What implementation tips help avoid common mistakes?
Always use the loop bound i < words.length - 2 to prevent array index out of bounds. In Java, use .equals() instead of == for string comparison. Return an empty array (not null) when no matches are found. Use a dynamic list (ArrayList) to collect results since the match count is unknown in advance, then convert to an array at the end.
What are real-world applications of bigram pattern matching?
Log file analysis uses bigram matching to find what happens after specific error sequences. Autocomplete systems predict your next word based on the previous two.

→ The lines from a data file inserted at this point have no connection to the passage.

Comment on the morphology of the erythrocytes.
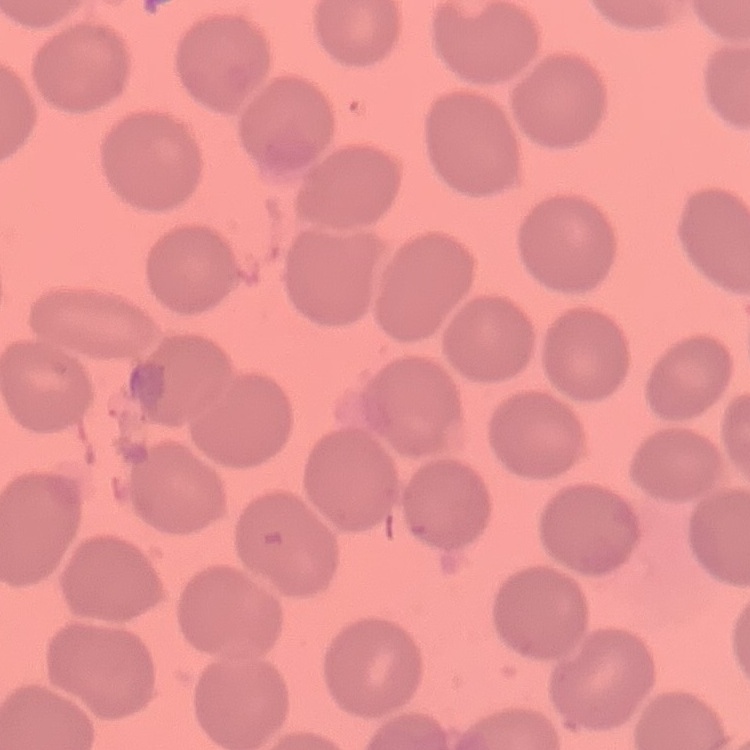
They show no rouleaux formation.

stain: Field's or Giemsa
image_type: one tile cut from a larger photomicrograph
preparation: thin blood smear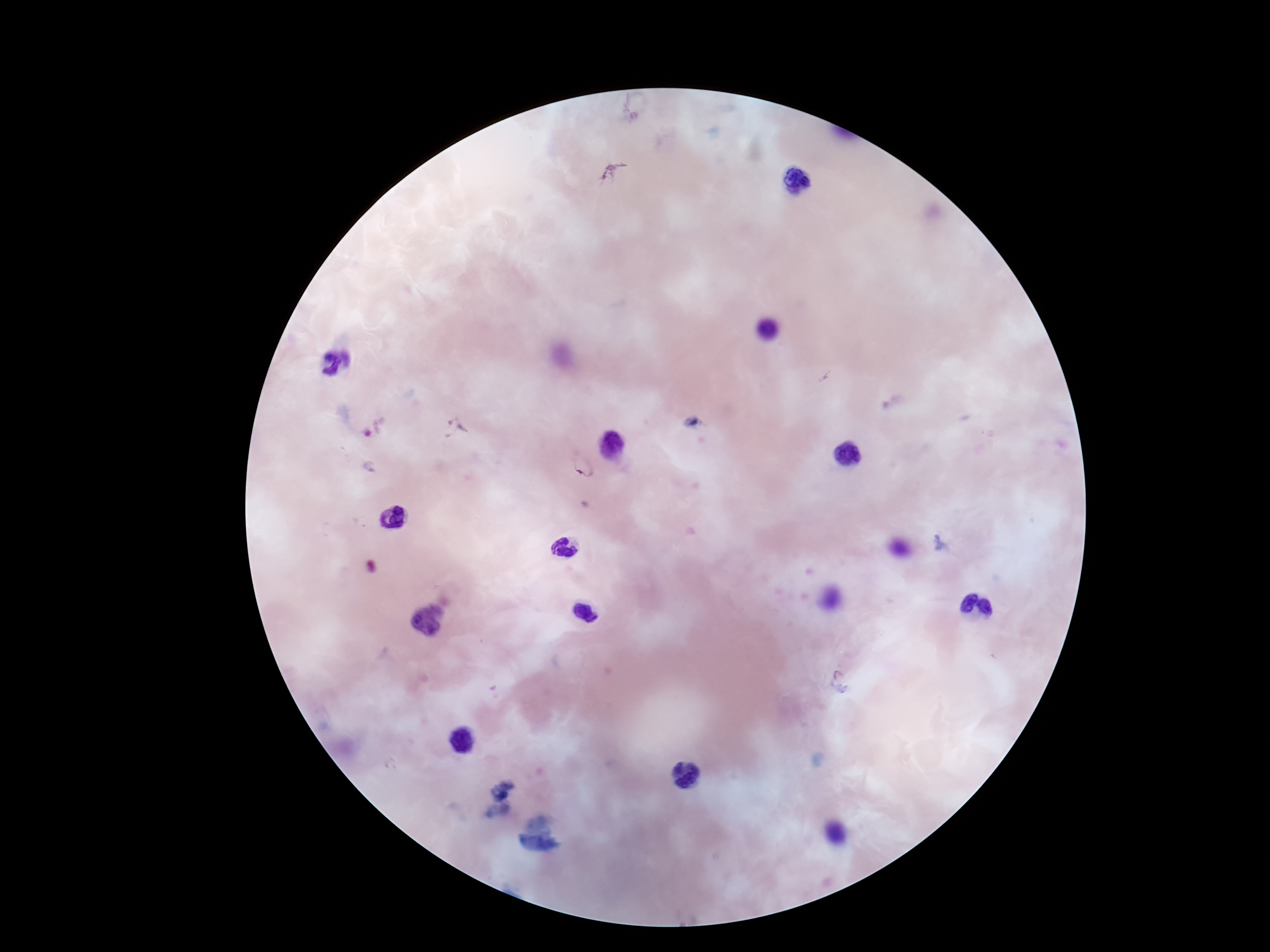

Approximate centers as {x, y} in pixels.
Summary:
  - Plasmodium parasite locations: {582, 472}
  - Preparation: thick blood film
  - Field of view: single
  - Patient malaria status: infected
  - Magnification: 100x
  - Stain: Giemsa
  - Image size: 1270×952 pixels
  - Capture: smartphone camera through the microscope eyepiece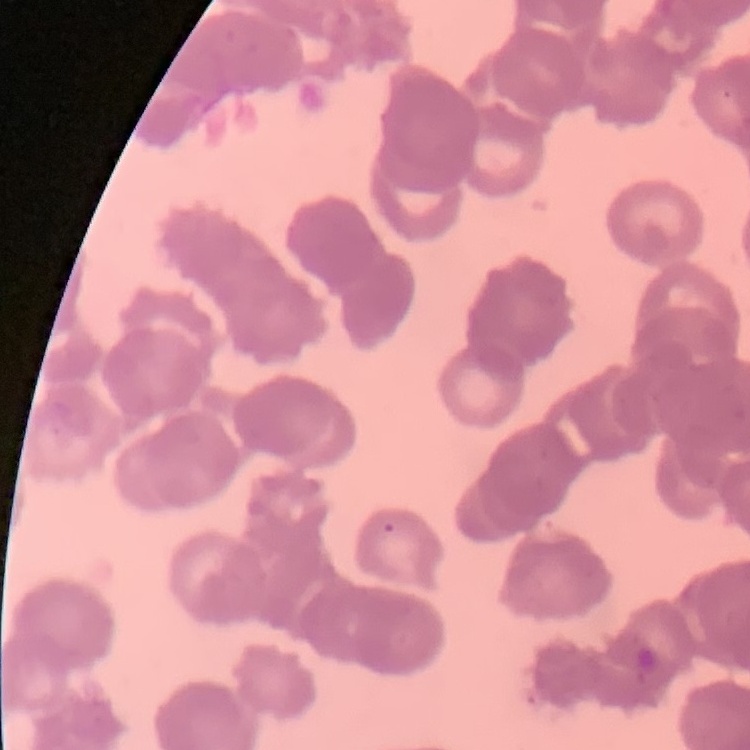
erythrocyte morphology = rouleaux formation
image type = one tile cut from a larger photomicrograph
preparation = thin blood smear
stain = Field's or Giemsa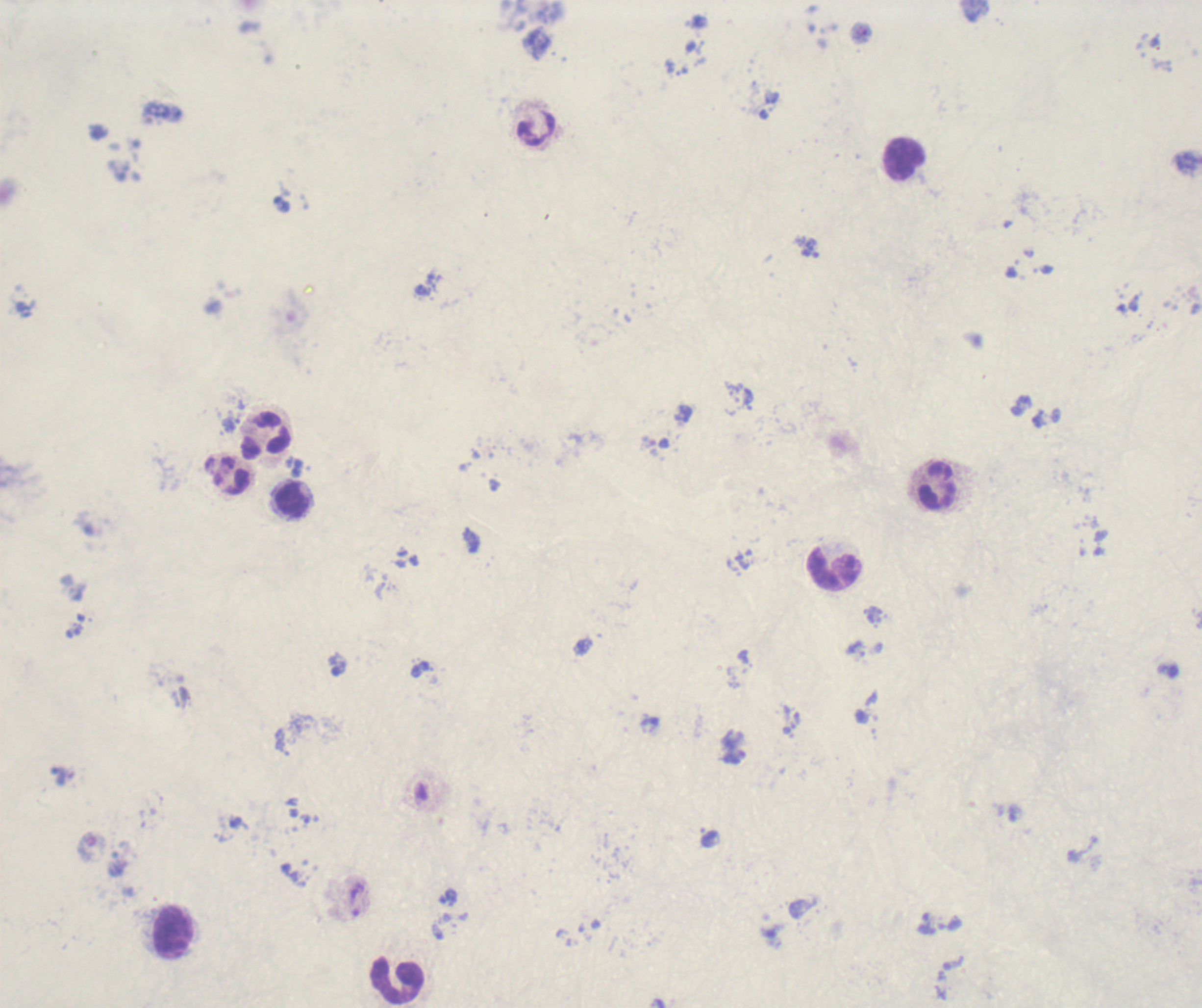
field_of_view: one from this slide
background_quality: unsatisfactory
trophozoite_locations: 'approximate centers as [x, y] in pixels: [811, 248]'
preparation: thick blood film
result: malaria parasites detected
context: previously used in a real diagnosis
stain: Romanowsky
leukocyte_locations: 'approximate centers as [x, y] in pixels: [537, 130], [905, 160], [267, 435], [938, 484], [293, 501], [834, 569], [175, 933], [399, 982]'
image_size: 1202×1008 pixels
magnification: 100x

Static code analysis tools search for patterns like 'static void' to catalog method signatures. Chatbots use bigram context to understand user intent and generate relevant responses.
What is the best interview strategy for solving the bigram word finder?
Clarify the requirements first: ask about duplicate handling, return order, and empty input. Explain the three-word sliding window approach and its O(n) time complexity before coding. Trace through a small example on the whiteboard showing the window position at each step. After coding, test with edge cases: text shorter than three words, no matches, and overlapping bigram occurrences.